Fig. 6. Dissecting the heterogeneity of tumor cells in stage I HGSOC.

UMAP visualization of tumor-derived CD45⁻ cells analyzed in the two stage I HGSOC lesions. Cells are colored by patient (A) or cluster identity (c_T0-c_T11) (B). C Dot plot displaying the expression of canonical markers used for annotating different tumor-associated cell types. D Dot plot showing the expression of selected gene markers for each malignant epithelial cell cluster. Dots are colored by the average expression of each gene scaled across all clusters and sized by the percentage of cells within a cluster (min.pct ≥ 10%). E Feature plot depicting the expression of cycling-gene score (refer to the Method section). Pseudotime trajectory of malignant epithelial cells for P1 (F) and P2 (G). Each cell is colored by its pseudotime values from dark to light blue (right panels) or by cluster identity (left panels). The arrows indicate the initial point of the trajectory starting from proliferative cells in c6 and c4 for P1 and P2, respectively. Kaplan–Meier curves with corresponding Forest plots for patients with advanced OC (TCGA dataset), showing OS differences between high- and low-risk patients separated based on the specific 35 top DEGs obtained separately for c_T5 (H) and c_T0 (I). Significant differences between groups are indicated by the P value < 0.05.

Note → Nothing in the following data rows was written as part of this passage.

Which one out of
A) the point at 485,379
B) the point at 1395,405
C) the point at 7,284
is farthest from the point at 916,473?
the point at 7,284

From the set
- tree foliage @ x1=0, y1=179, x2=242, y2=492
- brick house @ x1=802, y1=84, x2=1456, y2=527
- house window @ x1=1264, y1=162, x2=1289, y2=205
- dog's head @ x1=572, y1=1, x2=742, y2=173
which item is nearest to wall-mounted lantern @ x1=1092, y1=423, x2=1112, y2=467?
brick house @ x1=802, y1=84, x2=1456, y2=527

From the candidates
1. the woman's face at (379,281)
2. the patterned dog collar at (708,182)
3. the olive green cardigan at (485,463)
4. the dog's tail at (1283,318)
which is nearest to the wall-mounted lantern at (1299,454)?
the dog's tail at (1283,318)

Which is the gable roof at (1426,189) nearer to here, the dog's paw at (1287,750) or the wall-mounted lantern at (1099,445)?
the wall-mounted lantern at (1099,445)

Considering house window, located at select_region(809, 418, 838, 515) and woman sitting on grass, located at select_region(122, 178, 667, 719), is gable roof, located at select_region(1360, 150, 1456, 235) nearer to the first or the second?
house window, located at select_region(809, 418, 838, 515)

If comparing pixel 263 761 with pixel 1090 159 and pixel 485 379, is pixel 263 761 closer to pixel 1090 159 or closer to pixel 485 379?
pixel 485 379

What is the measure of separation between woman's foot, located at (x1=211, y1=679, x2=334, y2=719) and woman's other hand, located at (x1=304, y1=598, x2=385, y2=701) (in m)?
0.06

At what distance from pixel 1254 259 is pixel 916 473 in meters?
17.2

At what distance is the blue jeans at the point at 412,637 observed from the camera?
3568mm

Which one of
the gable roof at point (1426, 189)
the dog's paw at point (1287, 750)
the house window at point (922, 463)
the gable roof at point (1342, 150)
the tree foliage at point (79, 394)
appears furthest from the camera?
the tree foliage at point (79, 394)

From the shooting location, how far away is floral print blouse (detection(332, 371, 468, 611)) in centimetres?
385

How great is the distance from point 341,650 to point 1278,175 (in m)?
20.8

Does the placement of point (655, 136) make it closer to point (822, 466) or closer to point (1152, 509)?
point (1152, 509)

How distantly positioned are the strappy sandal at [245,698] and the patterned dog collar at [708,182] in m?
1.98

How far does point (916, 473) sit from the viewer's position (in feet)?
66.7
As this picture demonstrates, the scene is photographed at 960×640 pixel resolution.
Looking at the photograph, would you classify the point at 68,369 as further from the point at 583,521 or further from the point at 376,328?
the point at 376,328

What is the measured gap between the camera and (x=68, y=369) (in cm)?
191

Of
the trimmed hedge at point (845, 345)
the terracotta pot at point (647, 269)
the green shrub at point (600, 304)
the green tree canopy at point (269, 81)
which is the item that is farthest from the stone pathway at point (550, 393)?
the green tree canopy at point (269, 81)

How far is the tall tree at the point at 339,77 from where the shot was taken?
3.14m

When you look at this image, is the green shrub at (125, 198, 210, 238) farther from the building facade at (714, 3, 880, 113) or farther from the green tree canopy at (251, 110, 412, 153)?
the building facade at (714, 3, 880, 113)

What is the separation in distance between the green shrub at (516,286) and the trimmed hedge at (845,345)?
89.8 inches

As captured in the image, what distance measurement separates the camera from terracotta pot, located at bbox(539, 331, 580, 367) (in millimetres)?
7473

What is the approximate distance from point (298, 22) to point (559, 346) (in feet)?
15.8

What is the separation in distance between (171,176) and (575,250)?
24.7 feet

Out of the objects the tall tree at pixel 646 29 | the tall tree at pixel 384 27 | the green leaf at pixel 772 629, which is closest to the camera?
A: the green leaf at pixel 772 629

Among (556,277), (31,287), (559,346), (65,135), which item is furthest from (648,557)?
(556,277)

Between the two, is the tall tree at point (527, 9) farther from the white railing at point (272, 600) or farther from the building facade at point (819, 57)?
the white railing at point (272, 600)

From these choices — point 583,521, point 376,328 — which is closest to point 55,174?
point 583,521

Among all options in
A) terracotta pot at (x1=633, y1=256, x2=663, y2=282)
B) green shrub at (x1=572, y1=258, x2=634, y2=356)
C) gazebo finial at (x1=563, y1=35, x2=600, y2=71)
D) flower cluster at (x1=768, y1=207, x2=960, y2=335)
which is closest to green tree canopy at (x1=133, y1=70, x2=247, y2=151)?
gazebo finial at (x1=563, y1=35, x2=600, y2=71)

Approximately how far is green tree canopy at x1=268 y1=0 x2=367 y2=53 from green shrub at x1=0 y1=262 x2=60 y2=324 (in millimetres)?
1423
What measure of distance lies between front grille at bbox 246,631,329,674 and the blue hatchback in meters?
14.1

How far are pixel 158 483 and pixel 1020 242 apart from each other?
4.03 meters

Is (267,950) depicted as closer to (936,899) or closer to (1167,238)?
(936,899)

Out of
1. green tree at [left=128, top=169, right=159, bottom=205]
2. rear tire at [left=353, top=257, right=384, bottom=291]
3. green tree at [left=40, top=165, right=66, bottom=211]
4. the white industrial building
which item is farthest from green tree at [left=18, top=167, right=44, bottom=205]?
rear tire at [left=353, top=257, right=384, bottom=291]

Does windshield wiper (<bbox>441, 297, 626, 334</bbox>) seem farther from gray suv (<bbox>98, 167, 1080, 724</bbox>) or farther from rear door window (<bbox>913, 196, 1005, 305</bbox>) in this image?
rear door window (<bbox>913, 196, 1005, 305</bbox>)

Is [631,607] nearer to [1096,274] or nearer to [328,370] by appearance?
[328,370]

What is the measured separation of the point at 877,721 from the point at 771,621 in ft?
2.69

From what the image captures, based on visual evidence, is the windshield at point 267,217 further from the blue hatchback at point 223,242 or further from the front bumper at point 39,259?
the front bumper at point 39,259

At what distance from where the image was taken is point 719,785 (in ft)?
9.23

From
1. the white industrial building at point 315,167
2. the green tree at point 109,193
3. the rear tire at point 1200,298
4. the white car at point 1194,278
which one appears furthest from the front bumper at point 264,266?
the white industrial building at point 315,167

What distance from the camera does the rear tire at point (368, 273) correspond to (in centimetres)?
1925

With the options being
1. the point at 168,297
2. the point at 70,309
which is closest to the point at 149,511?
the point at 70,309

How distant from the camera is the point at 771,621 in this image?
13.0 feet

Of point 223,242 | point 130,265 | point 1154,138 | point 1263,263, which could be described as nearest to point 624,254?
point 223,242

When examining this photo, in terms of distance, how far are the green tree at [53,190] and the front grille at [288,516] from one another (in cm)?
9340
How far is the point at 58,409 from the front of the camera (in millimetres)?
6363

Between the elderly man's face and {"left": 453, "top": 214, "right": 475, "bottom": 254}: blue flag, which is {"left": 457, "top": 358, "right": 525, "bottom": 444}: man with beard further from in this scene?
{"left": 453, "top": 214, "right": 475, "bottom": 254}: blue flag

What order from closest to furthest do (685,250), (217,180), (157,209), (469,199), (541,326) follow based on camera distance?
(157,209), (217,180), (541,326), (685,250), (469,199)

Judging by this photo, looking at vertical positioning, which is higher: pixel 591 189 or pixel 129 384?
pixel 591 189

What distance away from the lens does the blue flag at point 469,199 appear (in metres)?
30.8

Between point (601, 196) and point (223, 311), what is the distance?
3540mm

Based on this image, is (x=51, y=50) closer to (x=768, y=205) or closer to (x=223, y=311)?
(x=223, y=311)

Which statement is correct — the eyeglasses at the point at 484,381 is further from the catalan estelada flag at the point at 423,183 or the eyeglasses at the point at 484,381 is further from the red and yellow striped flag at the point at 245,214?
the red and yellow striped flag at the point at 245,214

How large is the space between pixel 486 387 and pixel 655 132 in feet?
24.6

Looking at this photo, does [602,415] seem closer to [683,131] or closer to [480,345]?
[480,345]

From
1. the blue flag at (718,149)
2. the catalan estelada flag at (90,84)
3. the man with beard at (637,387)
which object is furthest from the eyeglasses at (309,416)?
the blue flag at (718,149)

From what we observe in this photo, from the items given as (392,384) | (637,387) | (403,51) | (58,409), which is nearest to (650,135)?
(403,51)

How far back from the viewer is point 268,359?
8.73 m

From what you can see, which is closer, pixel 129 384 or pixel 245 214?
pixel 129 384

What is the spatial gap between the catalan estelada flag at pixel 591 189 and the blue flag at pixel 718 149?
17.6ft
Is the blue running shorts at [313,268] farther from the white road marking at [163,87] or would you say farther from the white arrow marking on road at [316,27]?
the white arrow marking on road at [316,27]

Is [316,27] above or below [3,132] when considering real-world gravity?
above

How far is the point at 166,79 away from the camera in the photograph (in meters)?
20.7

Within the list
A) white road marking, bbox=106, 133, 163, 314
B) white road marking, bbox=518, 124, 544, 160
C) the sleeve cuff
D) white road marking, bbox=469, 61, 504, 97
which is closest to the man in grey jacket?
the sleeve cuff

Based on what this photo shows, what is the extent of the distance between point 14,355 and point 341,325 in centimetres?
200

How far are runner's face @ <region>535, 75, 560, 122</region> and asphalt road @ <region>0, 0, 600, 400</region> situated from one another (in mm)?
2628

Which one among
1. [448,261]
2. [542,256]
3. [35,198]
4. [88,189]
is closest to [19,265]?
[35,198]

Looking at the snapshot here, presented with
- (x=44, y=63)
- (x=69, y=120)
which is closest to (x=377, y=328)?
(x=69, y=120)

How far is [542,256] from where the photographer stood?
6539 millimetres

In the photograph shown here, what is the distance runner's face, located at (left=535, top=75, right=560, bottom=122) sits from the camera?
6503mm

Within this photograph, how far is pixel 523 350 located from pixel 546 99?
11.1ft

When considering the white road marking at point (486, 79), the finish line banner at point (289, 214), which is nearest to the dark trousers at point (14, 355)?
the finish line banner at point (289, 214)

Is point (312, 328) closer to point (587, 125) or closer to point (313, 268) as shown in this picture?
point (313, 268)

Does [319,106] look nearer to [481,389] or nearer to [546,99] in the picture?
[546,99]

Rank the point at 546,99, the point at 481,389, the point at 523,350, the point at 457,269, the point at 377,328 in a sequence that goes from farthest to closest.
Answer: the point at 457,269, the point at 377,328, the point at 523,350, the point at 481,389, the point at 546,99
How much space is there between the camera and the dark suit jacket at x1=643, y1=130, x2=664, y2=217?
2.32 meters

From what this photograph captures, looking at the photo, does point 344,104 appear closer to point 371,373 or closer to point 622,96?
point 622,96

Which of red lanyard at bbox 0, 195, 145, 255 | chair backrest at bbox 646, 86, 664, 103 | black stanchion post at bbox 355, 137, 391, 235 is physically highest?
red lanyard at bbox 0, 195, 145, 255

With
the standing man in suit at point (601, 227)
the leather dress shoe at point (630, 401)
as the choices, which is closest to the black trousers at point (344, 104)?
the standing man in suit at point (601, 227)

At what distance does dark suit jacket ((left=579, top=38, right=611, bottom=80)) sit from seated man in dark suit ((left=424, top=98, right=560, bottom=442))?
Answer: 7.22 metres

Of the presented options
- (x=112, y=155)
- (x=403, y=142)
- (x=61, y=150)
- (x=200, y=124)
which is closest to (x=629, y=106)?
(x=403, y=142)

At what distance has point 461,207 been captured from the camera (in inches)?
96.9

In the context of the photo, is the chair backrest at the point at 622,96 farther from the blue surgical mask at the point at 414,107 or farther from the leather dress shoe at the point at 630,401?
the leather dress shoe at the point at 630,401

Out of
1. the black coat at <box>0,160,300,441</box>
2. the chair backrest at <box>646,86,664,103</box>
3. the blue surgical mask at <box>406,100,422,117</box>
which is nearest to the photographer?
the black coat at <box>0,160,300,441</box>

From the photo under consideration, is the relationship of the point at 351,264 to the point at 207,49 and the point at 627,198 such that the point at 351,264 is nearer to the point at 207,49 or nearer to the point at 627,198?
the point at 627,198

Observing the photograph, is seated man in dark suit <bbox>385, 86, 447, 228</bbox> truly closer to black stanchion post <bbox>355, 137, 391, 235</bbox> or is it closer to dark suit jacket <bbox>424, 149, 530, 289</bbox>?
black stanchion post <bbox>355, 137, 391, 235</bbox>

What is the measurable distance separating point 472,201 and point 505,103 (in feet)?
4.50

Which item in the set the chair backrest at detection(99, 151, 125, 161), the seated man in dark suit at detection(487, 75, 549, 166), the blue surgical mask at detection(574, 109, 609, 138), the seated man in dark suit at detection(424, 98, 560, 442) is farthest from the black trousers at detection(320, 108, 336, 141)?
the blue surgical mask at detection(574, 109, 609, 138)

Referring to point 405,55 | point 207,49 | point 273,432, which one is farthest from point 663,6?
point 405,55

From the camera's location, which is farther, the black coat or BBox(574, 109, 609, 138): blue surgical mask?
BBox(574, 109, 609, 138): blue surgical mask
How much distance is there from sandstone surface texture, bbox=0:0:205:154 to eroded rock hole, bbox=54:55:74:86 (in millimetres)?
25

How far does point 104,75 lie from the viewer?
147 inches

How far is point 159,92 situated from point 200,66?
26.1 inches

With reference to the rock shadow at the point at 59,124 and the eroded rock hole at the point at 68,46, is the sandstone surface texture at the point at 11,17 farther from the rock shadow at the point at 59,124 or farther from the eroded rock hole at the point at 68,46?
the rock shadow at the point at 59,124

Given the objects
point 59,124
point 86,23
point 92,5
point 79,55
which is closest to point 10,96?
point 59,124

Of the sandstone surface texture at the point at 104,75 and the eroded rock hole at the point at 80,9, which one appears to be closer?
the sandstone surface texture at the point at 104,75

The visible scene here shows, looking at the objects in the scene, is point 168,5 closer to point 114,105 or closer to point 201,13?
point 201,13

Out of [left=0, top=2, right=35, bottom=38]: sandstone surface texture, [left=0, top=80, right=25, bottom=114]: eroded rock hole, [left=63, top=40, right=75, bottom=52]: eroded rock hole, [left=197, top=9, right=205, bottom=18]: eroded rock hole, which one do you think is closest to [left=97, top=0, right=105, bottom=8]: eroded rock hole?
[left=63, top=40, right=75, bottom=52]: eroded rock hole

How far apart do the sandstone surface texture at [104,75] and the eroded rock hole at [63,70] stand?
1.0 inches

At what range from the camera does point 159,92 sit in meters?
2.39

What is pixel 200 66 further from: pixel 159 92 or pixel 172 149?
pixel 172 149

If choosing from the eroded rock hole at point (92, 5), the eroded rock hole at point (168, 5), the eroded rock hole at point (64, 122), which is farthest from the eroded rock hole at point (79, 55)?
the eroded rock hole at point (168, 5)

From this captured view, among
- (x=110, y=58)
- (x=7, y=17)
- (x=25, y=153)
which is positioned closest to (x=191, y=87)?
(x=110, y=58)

Fig. 7. Treg cells shape the cellular interaction in stage I HGSOC.

Dot plots displaying ligand-receptor interactions on the y-axis, showcasing the top 25 prioritized (by Pearson correlation coefficient) paired ligand-receptor interactions of FOXP3^high Tregs (A) and FOXP3⁺ Tregs (B) with immune cell family. Dots are colored according to the regulatory potential values. Ligands or receptors expressed in Tregs (in red) are matched with their corresponding receptors or ligands (in black) expressed on different cell subsets shown on the x-axis. C The Venn diagram shows the overlapping or specifically paired ligand-receptor engagements among different cell types and FOXP3^high and FOXP3⁺ Tregs. Dot plots displaying ligand-receptor interactions on the y-axis, showcasing the top 25 prioritized (by Pearson correlation coefficient) paired ligand-receptor interactions of FOXP3^high Tregs (D) and FOXP3⁺ Tregs with cancer cells (E). Dots are colored according to the regulatory potential values. Ligands or receptors expressed in Tregs (in red) are matched with their corresponding receptors or ligands (in black) expressed on different cell subsets shown on the x-axis. (F) Dot plot showing selected paired ligand-receptor engagements detected in ex-Tregs.